WHAT TO WORK ON:
Starting at the top of the entries below, set down every line exactly, please, until you reach the line with "Ohio, site GRN1, 2019-05-24", which is included too.

(Data extracted from a collection)

=== Begin Enclosure ===

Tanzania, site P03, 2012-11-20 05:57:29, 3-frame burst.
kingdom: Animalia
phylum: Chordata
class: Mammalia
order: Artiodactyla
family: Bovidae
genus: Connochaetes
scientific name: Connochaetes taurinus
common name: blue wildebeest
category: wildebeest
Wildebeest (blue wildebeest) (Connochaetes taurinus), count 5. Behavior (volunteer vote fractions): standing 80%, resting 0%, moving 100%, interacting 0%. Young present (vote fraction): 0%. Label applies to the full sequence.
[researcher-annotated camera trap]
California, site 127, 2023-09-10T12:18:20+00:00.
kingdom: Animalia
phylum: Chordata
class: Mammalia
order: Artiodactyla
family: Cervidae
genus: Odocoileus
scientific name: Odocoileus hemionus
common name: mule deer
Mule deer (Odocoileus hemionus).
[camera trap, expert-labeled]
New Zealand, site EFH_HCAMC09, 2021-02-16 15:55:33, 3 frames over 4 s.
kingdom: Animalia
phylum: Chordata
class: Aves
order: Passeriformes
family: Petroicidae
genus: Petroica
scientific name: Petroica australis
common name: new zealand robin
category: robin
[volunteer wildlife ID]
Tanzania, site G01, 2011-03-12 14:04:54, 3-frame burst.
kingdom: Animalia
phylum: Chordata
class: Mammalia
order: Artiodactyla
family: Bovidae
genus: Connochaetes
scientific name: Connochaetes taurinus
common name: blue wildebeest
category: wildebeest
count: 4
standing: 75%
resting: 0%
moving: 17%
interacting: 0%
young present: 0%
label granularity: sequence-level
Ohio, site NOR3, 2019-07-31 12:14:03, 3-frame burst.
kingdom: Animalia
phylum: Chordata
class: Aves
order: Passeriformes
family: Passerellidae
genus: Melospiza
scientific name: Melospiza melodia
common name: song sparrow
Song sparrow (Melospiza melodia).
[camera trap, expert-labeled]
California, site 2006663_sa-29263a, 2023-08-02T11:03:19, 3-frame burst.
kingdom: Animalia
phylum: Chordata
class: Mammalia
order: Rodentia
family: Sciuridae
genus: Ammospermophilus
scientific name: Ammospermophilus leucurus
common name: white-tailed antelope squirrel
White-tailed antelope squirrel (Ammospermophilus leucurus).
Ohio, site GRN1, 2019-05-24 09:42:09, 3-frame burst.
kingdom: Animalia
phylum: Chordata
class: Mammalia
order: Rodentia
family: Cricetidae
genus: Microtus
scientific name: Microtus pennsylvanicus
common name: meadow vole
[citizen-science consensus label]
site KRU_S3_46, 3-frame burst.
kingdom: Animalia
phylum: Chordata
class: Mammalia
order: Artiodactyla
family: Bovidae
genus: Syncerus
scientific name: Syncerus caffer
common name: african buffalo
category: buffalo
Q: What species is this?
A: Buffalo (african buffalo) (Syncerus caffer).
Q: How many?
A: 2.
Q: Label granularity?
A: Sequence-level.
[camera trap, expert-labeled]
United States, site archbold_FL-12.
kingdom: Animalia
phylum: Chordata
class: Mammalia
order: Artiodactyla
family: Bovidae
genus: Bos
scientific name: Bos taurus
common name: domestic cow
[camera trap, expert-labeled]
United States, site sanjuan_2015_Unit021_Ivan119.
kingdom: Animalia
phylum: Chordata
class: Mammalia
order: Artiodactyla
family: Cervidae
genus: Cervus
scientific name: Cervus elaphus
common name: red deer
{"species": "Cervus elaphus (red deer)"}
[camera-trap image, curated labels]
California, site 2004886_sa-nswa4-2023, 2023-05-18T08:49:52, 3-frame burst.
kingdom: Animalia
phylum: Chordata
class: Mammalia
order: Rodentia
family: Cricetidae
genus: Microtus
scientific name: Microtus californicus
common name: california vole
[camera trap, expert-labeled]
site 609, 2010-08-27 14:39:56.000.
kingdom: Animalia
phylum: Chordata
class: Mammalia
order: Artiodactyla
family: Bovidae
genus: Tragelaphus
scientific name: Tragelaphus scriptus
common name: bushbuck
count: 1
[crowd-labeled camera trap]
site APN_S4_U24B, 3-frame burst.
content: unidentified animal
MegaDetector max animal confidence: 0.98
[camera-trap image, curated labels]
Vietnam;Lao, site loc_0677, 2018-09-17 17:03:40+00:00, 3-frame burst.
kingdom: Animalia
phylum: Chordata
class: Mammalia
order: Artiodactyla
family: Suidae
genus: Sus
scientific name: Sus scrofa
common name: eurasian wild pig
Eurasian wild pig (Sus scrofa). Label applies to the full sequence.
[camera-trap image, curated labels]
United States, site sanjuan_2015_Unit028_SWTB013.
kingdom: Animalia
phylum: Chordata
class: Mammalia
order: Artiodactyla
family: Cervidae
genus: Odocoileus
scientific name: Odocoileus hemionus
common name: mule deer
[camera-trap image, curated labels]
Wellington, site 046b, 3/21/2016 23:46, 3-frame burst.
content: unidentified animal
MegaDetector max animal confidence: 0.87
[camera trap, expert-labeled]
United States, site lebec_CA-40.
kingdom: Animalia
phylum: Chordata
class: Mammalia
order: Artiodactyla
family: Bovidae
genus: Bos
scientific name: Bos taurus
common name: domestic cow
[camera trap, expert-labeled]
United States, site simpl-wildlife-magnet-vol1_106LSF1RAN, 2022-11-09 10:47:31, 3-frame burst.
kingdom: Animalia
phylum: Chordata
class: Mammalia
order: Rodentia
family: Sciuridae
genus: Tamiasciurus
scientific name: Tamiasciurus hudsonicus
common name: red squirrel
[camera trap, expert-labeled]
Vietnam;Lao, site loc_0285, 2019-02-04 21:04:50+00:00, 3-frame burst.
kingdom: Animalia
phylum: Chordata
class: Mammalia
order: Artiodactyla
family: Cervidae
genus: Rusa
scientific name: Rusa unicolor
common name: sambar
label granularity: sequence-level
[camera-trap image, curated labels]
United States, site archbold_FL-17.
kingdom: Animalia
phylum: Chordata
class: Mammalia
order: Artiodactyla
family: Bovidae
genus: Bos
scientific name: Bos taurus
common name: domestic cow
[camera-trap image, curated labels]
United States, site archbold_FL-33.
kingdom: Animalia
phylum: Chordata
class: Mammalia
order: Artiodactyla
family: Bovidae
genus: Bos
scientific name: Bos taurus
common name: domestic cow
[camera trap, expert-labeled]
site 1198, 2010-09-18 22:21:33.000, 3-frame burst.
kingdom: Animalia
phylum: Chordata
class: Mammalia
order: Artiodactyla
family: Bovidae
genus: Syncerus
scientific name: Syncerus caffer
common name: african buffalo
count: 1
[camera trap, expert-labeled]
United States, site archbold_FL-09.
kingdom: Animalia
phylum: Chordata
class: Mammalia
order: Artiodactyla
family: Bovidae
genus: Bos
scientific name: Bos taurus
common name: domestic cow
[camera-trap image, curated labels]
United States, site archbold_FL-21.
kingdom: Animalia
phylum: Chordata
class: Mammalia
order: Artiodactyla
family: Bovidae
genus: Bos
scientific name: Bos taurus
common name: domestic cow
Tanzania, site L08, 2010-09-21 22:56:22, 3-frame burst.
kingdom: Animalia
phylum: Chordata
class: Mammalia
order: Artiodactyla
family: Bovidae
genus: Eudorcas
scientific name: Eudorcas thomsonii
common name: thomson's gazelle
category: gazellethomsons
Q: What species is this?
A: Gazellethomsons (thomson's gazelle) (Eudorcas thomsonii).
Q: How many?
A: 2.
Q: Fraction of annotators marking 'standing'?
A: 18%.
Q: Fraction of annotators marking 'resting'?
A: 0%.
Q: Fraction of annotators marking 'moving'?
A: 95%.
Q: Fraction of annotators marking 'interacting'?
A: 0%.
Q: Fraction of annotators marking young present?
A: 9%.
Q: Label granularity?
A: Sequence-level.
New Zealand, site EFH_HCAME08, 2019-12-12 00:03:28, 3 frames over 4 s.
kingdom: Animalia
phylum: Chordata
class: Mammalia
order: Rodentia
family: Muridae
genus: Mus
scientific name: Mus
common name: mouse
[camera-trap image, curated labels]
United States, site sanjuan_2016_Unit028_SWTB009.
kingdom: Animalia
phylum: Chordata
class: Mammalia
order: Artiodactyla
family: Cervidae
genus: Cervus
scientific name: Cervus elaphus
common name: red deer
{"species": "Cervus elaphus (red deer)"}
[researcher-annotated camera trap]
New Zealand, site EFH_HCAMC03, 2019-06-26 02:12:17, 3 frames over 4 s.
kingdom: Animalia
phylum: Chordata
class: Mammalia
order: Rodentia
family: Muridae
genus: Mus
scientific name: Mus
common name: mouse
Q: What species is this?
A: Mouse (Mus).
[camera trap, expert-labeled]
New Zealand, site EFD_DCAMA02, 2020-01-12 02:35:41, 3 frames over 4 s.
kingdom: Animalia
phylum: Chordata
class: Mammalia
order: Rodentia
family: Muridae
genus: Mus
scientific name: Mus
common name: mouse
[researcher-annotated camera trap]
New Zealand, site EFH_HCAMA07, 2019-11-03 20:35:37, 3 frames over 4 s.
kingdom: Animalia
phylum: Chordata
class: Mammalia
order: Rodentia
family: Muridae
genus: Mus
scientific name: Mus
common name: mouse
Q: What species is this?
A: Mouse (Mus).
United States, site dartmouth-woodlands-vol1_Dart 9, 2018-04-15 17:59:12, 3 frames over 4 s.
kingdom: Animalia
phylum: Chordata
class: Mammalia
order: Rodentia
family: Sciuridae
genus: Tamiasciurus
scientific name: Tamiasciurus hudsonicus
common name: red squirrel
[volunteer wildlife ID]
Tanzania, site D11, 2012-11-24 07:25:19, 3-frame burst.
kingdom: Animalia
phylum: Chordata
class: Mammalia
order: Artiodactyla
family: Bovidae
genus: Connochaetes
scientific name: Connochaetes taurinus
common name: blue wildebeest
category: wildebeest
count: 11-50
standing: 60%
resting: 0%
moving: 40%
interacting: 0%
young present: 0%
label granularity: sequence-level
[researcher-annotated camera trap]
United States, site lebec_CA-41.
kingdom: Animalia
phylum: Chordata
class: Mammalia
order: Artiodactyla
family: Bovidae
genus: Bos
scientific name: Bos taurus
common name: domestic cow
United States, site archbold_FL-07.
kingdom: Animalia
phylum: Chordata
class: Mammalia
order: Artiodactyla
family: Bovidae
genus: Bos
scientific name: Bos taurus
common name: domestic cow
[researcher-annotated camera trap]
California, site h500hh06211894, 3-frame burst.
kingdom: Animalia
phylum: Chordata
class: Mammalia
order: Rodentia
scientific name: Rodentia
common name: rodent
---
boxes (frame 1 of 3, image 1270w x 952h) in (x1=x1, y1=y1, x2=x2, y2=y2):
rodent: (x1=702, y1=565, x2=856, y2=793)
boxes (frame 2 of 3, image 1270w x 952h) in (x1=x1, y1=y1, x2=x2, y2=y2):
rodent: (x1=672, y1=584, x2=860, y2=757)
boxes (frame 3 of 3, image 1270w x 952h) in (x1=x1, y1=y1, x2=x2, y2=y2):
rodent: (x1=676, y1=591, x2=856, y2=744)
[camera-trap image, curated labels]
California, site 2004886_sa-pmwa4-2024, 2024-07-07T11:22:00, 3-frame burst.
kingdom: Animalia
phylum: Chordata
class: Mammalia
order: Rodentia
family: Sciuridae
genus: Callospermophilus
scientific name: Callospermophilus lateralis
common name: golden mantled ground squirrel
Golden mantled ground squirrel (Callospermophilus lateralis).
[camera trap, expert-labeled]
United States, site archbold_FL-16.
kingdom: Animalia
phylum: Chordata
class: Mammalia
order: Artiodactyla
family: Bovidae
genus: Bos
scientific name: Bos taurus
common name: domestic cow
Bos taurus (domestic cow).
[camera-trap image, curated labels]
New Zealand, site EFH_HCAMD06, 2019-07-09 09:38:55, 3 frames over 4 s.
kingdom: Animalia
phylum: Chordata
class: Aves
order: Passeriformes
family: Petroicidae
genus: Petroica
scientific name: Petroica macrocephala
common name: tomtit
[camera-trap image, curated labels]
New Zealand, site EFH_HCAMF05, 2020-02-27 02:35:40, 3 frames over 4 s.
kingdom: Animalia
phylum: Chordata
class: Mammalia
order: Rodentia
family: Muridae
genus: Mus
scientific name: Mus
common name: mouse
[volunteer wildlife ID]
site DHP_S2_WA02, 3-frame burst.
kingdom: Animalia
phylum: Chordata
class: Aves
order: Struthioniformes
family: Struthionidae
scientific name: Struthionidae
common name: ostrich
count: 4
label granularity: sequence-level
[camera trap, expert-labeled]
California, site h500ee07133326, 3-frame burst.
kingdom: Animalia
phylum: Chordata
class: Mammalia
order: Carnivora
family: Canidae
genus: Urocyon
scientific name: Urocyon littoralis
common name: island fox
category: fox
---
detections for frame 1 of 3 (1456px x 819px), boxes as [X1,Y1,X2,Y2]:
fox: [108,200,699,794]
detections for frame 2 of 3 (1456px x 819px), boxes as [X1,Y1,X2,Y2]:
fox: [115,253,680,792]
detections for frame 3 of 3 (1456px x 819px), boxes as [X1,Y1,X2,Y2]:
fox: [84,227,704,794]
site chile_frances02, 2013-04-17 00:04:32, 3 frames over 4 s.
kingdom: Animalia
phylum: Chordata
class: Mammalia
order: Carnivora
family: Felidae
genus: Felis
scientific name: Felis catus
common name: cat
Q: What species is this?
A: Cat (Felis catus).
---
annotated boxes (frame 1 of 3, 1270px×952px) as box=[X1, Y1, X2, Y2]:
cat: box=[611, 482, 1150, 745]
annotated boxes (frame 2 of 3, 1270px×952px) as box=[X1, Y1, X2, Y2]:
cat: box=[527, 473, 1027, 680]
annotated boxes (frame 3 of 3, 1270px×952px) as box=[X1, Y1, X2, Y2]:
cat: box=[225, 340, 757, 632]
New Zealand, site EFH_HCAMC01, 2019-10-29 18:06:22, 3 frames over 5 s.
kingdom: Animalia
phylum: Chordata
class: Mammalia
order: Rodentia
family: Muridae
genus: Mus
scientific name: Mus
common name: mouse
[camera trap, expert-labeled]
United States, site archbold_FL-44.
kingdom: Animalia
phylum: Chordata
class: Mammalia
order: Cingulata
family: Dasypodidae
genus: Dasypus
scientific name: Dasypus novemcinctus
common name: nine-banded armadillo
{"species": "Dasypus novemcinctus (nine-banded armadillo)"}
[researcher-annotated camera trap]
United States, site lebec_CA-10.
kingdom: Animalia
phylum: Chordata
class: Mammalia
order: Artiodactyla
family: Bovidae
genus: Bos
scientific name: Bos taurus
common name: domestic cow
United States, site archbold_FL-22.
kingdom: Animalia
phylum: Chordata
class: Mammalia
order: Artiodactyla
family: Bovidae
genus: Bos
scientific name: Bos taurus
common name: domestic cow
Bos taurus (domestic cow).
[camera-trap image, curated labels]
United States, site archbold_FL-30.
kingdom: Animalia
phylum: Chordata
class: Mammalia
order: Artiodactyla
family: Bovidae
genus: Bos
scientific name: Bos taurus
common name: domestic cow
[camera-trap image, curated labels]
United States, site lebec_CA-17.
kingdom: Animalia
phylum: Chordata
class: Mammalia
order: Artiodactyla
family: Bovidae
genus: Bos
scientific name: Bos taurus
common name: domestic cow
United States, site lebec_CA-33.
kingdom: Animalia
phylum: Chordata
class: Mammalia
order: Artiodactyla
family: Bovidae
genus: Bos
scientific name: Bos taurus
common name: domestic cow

=== End Enclosure ===

FINISHED EXERCISE:
Tanzania, site P03, 2012-11-20 05:57:29, 3-frame burst.
kingdom: Animalia
phylum: Chordata
class: Mammalia
order: Artiodactyla
family: Bovidae
genus: Connochaetes
scientific name: Connochaetes taurinus
common name: blue wildebeest
category: wildebeest
Wildebeest (blue wildebeest) (Connochaetes taurinus), count 5. Behavior (volunteer vote fractions): standing 80%, resting 0%, moving 100%, interacting 0%. Young present (vote fraction): 0%. Label applies to the full sequence.
[researcher-annotated camera trap]
California, site 127, 2023-09-10T12:18:20+00:00.
kingdom: Animalia
phylum: Chordata
class: Mammalia
order: Artiodactyla
family: Cervidae
genus: Odocoileus
scientific name: Odocoileus hemionus
common name: mule deer
Mule deer (Odocoileus hemionus).
[camera trap, expert-labeled]
New Zealand, site EFH_HCAMC09, 2021-02-16 15:55:33, 3 frames over 4 s.
kingdom: Animalia
phylum: Chordata
class: Aves
order: Passeriformes
family: Petroicidae
genus: Petroica
scientific name: Petroica australis
common name: new zealand robin
category: robin
[volunteer wildlife ID]
Tanzania, site G01, 2011-03-12 14:04:54, 3-frame burst.
kingdom: Animalia
phylum: Chordata
class: Mammalia
order: Artiodactyla
family: Bovidae
genus: Connochaetes
scientific name: Connochaetes taurinus
common name: blue wildebeest
category: wildebeest
count: 4
standing: 75%
resting: 0%
moving: 17%
interacting: 0%
young present: 0%
label granularity: sequence-level
Ohio, site NOR3, 2019-07-31 12:14:03, 3-frame burst.
kingdom: Animalia
phylum: Chordata
class: Aves
order: Passeriformes
family: Passerellidae
genus: Melospiza
scientific name: Melospiza melodia
common name: song sparrow
Song sparrow (Melospiza melodia).
[camera trap, expert-labeled]
California, site 2006663_sa-29263a, 2023-08-02T11:03:19, 3-frame burst.
kingdom: Animalia
phylum: Chordata
class: Mammalia
order: Rodentia
family: Sciuridae
genus: Ammospermophilus
scientific name: Ammospermophilus leucurus
common name: white-tailed antelope squirrel
White-tailed antelope squirrel (Ammospermophilus leucurus).
Ohio, site GRN1, 2019-05-24 09:42:09, 3-frame burst.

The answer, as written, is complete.